— begin PASSAGE GIVEN —
Capello must locate old qualities quickly
Published 06/06/2011 | 05:00
Another day, another broken promise, another reminder of a coach on the road to retirement.
Fabio Capello always advocated picking players on form yet he left Ashley Young, good enough to be coveted by Manchester United, on the bench and started James Milner, who is not even first choice at Manchester City. Young, gifted and blackballed -- the omission of the Aston Villa flier was an inexplicable decision for a manager as experienced as Capello.
Capello tried to justify his error, arguing that Young was better in the hole, and therefore not as effective out wide as Milner. Even taking into account the lingering language difficulties, Capello's argument will have sounded nonsensical to followers of Villa and City.
Young is flexible enough to play anywhere across the forward-line (barring the No 9 role), but he made his reputation causing havoc on the flanks.
In terms of form, Young boasts 11 goals in 48 games this season compared to Milner's two in 50. A year ago, Milner was the man in form, and the Villa star being wooed by a Manchester heavyweight. Maybe Capello got his years mixed up.
— end PASSAGE GIVEN —
— begin GIVEN RECORDS —
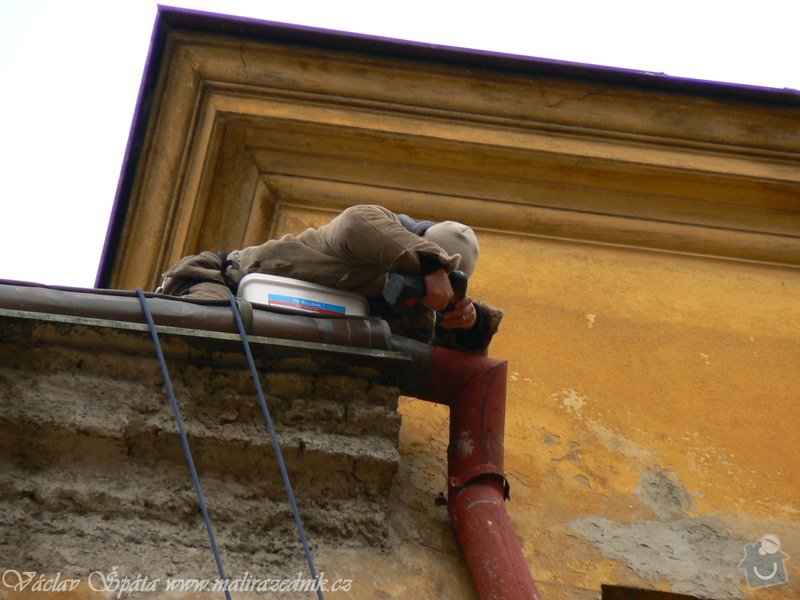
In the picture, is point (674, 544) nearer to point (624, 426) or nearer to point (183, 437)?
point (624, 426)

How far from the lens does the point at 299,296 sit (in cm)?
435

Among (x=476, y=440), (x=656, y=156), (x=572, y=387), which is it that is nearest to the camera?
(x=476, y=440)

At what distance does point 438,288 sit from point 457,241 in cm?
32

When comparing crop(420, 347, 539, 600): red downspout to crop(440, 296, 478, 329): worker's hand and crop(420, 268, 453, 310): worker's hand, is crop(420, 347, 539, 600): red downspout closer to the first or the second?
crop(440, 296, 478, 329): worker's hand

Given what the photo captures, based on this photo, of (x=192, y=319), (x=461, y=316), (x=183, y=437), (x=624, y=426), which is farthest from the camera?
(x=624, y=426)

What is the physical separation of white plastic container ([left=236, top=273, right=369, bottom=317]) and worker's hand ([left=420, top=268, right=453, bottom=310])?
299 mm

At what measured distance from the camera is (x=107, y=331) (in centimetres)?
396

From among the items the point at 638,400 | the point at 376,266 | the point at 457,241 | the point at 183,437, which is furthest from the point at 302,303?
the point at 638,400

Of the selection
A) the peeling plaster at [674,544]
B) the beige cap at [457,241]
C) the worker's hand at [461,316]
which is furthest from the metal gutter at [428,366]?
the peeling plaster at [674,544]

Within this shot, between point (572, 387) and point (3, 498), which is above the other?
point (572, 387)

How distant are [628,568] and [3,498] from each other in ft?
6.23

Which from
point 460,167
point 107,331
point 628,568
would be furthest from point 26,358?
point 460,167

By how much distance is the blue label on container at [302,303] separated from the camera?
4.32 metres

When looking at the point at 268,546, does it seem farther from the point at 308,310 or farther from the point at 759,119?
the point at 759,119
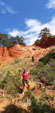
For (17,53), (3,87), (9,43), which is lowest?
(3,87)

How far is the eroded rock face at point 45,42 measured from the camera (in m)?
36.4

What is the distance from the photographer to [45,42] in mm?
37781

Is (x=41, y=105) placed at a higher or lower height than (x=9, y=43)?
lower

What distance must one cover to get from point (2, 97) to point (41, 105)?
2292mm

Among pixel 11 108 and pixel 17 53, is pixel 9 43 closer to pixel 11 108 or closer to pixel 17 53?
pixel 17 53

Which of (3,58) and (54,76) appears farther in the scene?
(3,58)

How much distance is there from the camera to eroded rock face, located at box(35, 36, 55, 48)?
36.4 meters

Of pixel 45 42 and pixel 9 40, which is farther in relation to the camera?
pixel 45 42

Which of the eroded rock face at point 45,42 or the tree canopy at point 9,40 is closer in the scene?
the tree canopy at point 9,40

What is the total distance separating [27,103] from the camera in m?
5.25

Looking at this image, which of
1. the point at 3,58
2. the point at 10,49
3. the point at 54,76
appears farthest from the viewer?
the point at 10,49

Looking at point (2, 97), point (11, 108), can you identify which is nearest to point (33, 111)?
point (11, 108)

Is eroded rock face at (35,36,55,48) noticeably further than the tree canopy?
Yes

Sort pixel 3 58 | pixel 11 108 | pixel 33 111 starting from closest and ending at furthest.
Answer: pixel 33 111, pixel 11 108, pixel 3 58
— end GIVEN RECORDS —
— begin GIVEN RECORDS —
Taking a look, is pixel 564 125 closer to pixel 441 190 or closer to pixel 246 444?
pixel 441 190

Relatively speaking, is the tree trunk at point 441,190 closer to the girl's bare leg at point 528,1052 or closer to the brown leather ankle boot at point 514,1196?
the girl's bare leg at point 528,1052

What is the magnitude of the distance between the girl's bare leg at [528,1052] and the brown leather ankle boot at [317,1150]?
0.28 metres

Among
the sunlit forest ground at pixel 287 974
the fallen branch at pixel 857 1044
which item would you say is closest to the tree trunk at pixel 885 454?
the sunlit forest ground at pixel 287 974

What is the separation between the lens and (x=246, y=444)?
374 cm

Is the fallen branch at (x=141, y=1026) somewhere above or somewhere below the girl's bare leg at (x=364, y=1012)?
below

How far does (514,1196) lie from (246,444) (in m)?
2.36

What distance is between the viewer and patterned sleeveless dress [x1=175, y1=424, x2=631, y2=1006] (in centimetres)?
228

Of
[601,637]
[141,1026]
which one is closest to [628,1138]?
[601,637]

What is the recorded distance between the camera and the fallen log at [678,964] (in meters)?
— end GIVEN RECORDS —
— begin GIVEN RECORDS —
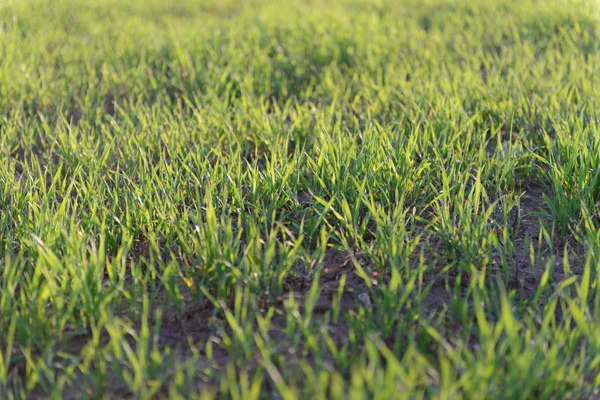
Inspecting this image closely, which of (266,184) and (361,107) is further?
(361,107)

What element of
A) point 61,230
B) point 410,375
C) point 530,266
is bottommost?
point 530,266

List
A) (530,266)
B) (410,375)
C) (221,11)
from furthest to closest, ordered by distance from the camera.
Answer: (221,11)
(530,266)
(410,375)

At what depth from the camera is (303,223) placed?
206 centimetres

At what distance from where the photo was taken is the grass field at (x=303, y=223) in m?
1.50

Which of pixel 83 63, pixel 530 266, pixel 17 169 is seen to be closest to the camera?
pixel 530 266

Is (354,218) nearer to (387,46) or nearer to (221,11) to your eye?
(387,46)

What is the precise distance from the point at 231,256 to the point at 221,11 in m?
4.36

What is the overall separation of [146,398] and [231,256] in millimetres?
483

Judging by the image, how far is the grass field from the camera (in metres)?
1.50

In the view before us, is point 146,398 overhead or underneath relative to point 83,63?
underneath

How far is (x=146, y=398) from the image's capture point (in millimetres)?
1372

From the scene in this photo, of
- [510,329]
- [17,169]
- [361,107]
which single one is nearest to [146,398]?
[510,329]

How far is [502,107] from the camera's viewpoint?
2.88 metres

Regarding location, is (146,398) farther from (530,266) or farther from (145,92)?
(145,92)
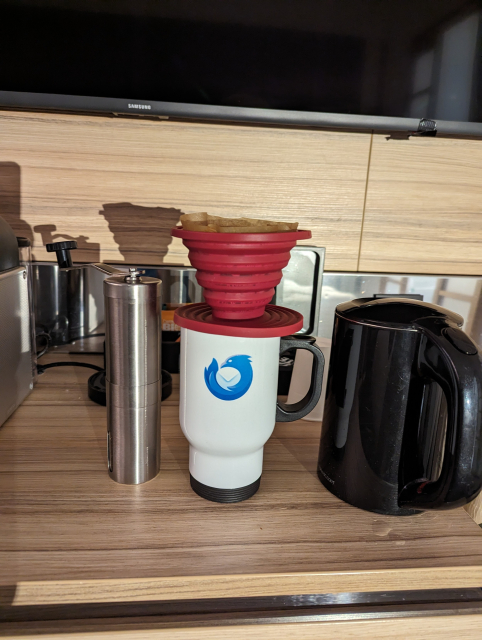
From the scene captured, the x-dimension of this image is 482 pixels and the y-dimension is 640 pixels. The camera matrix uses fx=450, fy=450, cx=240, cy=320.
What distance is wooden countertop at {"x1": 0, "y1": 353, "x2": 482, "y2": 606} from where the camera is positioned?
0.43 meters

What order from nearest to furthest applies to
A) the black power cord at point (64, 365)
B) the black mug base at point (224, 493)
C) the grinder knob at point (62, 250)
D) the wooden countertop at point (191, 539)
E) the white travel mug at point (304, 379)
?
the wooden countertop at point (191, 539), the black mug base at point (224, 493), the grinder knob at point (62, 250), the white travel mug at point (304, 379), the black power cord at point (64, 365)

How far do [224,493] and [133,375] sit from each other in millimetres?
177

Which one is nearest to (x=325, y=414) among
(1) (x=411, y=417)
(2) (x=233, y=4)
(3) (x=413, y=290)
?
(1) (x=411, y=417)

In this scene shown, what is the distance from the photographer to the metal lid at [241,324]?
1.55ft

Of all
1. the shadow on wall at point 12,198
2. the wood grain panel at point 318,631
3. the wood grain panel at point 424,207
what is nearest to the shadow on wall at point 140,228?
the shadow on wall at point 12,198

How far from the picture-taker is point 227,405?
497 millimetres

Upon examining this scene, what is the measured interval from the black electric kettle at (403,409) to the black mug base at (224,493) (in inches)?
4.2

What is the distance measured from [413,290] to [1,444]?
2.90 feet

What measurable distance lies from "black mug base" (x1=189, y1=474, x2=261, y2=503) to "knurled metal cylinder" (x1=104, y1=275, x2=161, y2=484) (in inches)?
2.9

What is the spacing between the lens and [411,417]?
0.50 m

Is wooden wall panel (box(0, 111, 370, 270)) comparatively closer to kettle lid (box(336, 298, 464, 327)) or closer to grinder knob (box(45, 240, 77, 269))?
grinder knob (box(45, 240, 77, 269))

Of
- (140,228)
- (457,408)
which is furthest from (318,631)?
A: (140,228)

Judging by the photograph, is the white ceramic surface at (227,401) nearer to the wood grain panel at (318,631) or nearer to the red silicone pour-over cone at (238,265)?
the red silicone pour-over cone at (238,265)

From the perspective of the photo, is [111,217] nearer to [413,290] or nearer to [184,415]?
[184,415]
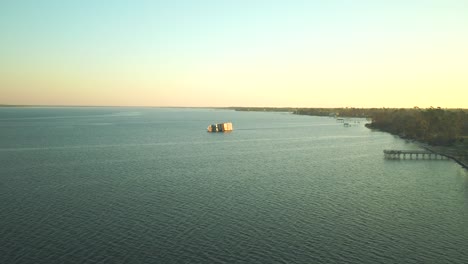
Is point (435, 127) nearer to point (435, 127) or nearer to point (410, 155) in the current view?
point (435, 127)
— end GIVEN RECORDS —
▶ **TASK LIST**:
• a. Name every football club mentioned in the Capello article.
• b. Write the next part of the Capello article, picking up right after its final sentence.
Nothing in the lines is needed to do this work.

▶ **ANSWERS TO THE EXERCISE**:
• a. Manchester United, Manchester City, Aston Villa

• b.
In fairness to Capello, a coach with a distinguished pedigree lest we forget, he has grown to understand some of the deep fault-lines running through the Wembley dressing-room: the psychological brittleness because of the intense scrutiny that comes with England, as well as the technical limitations in certain players.
Capello acknowledged one of the traits most inhibiting England when he observed that "we played with fear" in the first half against Switzerland.
Take Joe Hart. Arguably culpable with Tranquillo Barnetta's first free-kick, the England 'keeper was let down by Milner and the Great Disappearing Wall Act for the Swiss midfielder's second. Hart now finds himself being excessively castigated as if he's not worth continuing with, forgetting all the good saves he has made and the reality that he's England's best goalkeeper since David Seaman.
The team's incompetence at dealing with Barnetta's free-kicks inevitably raised the question of how much work was done on defending set-pieces in training. Although Leighton Baines had just replaced Ashley Cole, causing some uncertainty, this was England's first-choice back-line and they should have been better prepared.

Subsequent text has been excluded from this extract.